I attempt to build a Pod that runs a service that requires:
- cluster-internal services to be resolved and accessed by their FQDN (
*.cluster.local), - while also have an active OpenVPN connection to a remote cluster and have services from this remote cluster to be resolved and accessed by their FQDN (
*.cluster.remote).
The service container within the Pod without an OpenVPN sidecar can access all services provided an FQDN using the *.cluster.local namespace. Here is the /etc/resolv.conf in this case:
nameserver 169.254.25.10
search default.cluster.local svc.cluster.local cluster.local
options ndots:5
When OpenVPN sidecar manages resolv.conf
The OpenVPN sidecar is started in the following way:
containers:
{{- if .Values.vpn.enabled }}
- name: vpn
image: "ghcr.io/wfg/openvpn-client"
imagePullPolicy: {{ .Values.image.pullPolicy | quote }}
volumeMounts:
- name: vpn-working-directory
mountPath: /data/vpn
env:
- name: KILL_SWITCH
value: "off"
- name: VPN_CONFIG_FILE
value: connection.conf
securityContext:
privileged: true
capabilities:
add:
- "NET_ADMIN"
resources:
limits:
cpu: 100m
memory: 80Mi
requests:
cpu: 25m
memory: 20Mi
{{- end }}
and the OpenVPN client configuration contains the following lines:
script-security 2
up /etc/openvpn/up.sh
down /etc/openvpn/down.sh
Then OpenVPN client will overwrite resolv.conf so that it contains the following:
nameserver 192.168.255.1
options ndots:5
In this case, any service in *.cluster.remote is resolved, but no services from *.cluster.local. This is expected.

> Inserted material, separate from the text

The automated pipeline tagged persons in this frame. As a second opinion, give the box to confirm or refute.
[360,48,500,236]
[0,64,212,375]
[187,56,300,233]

When OpenVPN sidecar does not manage resolv.conf, but spec.dnsConfig is provided
Remove the following lines from the OpenVPN client configuration:
script-security 2
up /etc/openvpn/up.sh
down /etc/openvpn/down.sh
The spec.dnsConfig is provided as:
dnsConfig:
nameservers:
- 192.168.255.1
searches:
- cluster.remote
Then, resolv.conf will be the following:
nameserver 192.168.255.1
nameserver 169.254.25.10
search default.cluster.local svc.cluster.local cluster.local cluster.remote
options ndots:5
This would work for *.cluster.remote, but not for anything *.cluster.local, because the second nameserver is tried as long as the first times out. I noticed that some folk would get around this limitation by setting up namespace rotation and timeout for 1 second, but this behavior looks very hectic to me, I would not consider this, not even as a workaround. Or maybe I'm missing something. My first question would be: Could rotation and timeout work in this case?
My second question would be: is there any way to make *.cluster.local and *.cluster.remote DNS resolves work reliably from the service container inside the Pod and without using something like dnsmasq?
My third question would be: if dnsmasq is required, how can I configure it, provided, and overwrite resolv.conf by also making sure that the Kubernetes-provided nameserver can be anything (169.254.25.10 in this case).
Best, Zoltán